À FAIRE —
**A)** Reprenez l'extrait depuis « M. Le Poittevin avait, l’année » jusqu'à « ce pouvait être. », en changeant « clocher » en « phare ».
**B)** Répondez brièvement à ces questions sur l'extrait :
(i) Quel tableau M. Le Poittevin avait-il exposé l'année dernière ?
(ii) À quoi une gravure faite d'après le paysage de M. Bertin ferait-elle un beau frontispice ?
(iii) À quoi ressemblent les trois mâts du vaisseau vainqueur ?

Je passe devant le tableau de Robert, pour y revenir, et je trouve celui de M. Edouard Bertin. Il a une qualité rare aujourd’hui, de l’élévation et de la sévérité. M. Bertin semble avoir transporté dans le paysage, invention moderne, l’amour de la plastique, cher à l’antiquité. On sent qu’il cherche la beauté de la forme et du contour depuis les masses de ses rochers jusque dans les feuilles de ses arbres qui se découpent sur le ciel. Ses tons sont larges et fins, et la nature, qu’il étudie, est grave et noble sous son pinceau. Ce serait un beau frontispice à un missel qu’une gravure faite d’après son paysage. Je ne chercherai pas ce qui lui manque ; rien ne me choque, et tout me plaît.

M. Le Poittevin avait, l’année dernière, exposé sa Rentrée des Pêcheurs à la place même où est son nouveau tableau. Quoique celui-ci ait du mérite, la comparaison lui fait tort. Les eaux sont belles et jetées hardiment ; mais le sujet, perdu dans une scène trop vaste, ne produit pas l’effet désirable. Cette glorieuse fin du Vengeur est vue de trop loin ; il faut la chercher. Ce n’est qu’avec de l’attention, et sur l’avertissement du livret, qu’on aperçoit les héros mourans et tout ce désordre de la défaite. Les trois mâts du vaisseau vainqueur, qui apparaissent dans le fond, se lèvent trop droits sur cette mer houleuse ; ils ressemblent à un clocher. C’est un bon tableau de marine ; mais ce n’est pas tout ce que ce pouvait être.

LIGNES FOURNIES —
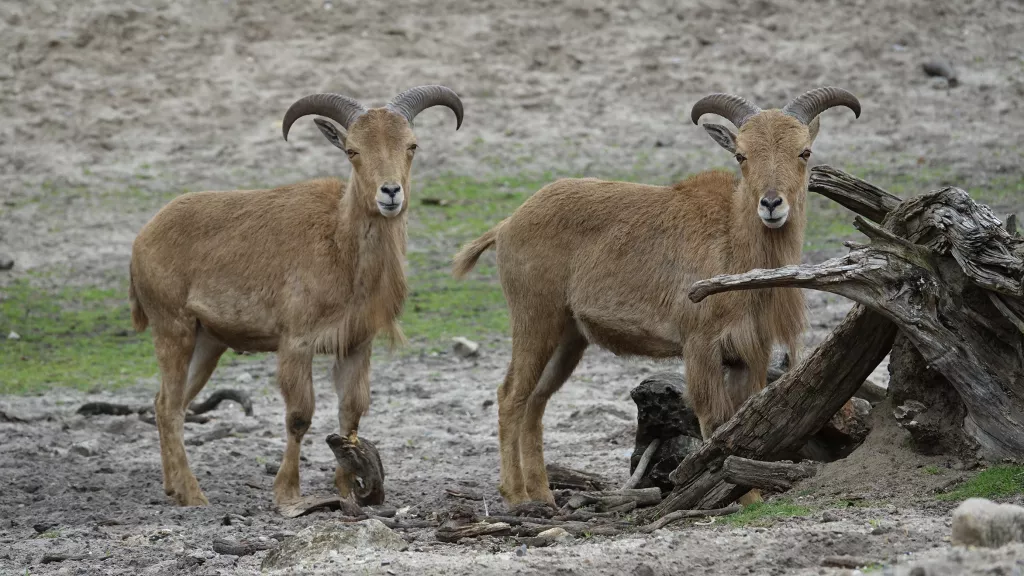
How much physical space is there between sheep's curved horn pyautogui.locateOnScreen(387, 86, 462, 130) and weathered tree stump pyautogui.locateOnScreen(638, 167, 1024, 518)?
373 centimetres

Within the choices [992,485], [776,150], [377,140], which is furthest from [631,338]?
[992,485]

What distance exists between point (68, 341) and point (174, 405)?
5.24 meters

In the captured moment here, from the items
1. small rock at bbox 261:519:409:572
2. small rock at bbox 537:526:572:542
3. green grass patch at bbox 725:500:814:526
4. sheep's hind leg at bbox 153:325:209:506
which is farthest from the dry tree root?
green grass patch at bbox 725:500:814:526

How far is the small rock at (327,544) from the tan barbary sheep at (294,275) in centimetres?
234

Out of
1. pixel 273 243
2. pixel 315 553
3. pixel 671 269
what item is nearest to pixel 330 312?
pixel 273 243

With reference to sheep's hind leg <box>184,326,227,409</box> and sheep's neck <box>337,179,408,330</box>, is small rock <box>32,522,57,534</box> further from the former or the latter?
sheep's neck <box>337,179,408,330</box>

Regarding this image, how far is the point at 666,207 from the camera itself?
29.8 ft

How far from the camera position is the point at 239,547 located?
24.9 feet

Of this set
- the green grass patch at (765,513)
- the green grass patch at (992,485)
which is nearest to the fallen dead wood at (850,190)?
the green grass patch at (992,485)

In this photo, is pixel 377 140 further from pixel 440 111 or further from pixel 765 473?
pixel 440 111

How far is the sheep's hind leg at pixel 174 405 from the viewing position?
32.3 feet

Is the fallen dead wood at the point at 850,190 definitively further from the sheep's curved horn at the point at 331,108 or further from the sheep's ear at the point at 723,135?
the sheep's curved horn at the point at 331,108

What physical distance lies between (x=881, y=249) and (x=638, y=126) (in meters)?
13.4

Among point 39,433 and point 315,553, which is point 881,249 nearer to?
point 315,553
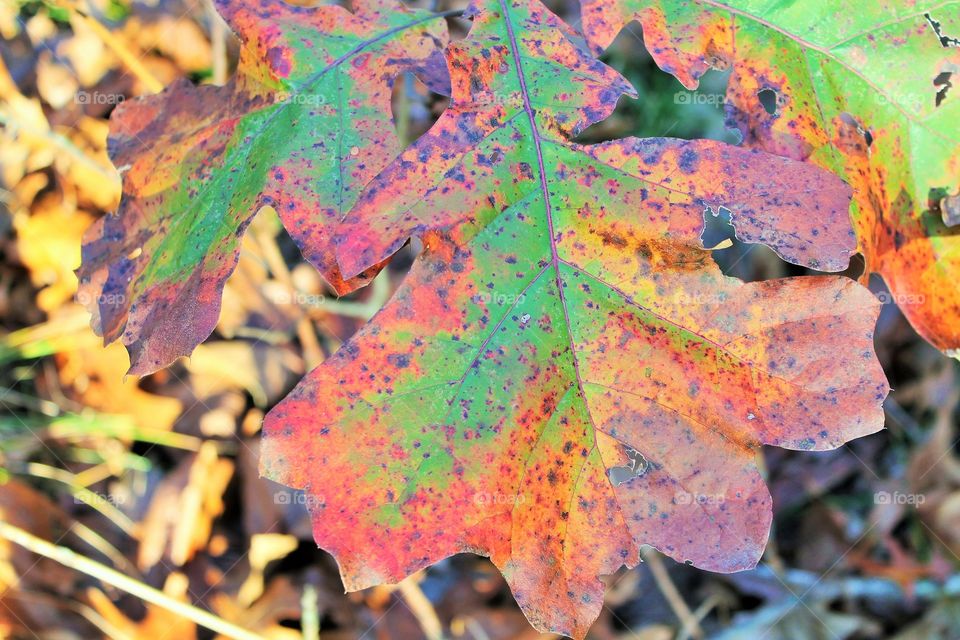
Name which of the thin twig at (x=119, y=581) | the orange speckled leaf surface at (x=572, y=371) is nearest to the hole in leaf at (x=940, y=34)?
the orange speckled leaf surface at (x=572, y=371)

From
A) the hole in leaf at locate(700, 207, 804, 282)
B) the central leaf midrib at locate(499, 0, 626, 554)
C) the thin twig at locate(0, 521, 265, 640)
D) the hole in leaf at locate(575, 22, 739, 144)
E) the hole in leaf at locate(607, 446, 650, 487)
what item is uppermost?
the central leaf midrib at locate(499, 0, 626, 554)

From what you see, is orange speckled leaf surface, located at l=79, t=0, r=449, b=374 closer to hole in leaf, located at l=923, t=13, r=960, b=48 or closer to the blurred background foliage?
the blurred background foliage

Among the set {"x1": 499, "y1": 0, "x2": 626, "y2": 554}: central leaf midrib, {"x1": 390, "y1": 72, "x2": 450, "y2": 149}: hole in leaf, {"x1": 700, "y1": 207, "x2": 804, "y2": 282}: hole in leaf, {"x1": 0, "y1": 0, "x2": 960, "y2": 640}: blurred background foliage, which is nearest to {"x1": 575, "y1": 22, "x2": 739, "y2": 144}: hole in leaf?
{"x1": 0, "y1": 0, "x2": 960, "y2": 640}: blurred background foliage

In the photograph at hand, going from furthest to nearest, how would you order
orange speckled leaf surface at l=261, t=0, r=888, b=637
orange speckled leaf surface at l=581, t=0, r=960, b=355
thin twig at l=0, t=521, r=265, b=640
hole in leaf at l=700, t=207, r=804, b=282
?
1. hole in leaf at l=700, t=207, r=804, b=282
2. thin twig at l=0, t=521, r=265, b=640
3. orange speckled leaf surface at l=581, t=0, r=960, b=355
4. orange speckled leaf surface at l=261, t=0, r=888, b=637

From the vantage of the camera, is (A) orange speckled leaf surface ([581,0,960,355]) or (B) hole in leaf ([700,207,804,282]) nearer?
(A) orange speckled leaf surface ([581,0,960,355])

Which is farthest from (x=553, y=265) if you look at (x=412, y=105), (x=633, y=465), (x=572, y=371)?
(x=412, y=105)

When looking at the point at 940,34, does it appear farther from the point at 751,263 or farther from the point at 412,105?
the point at 412,105

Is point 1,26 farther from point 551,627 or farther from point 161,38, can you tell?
point 551,627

CORRIGÉ DES EXERCICES —
**A)**
M. Le Poittevin avait, l’année dernière, exposé sa Rentrée des Pêcheurs à la place même où est son nouveau tableau. Quoique celui-ci ait du mérite, la comparaison lui fait tort. Les eaux sont belles et jetées hardiment ; mais le sujet, perdu dans une scène trop vaste, ne produit pas l’effet désirable. Cette glorieuse fin du Vengeur est vue de trop loin ; il faut la chercher. Ce n’est qu’avec de l’attention, et sur l’avertissement du livret, qu’on aperçoit les héros mourans et tout ce désordre de la défaite. Les trois mâts du vaisseau vainqueur, qui apparaissent dans le fond, se lèvent trop droits sur cette mer houleuse ; ils ressemblent à un phare. C’est un bon tableau de marine ; mais ce n’est pas tout ce que ce pouvait être.

**B)**
(i) Sa Rentrée des Pêcheurs.
(ii) À un missel.
(iii) À un clocher.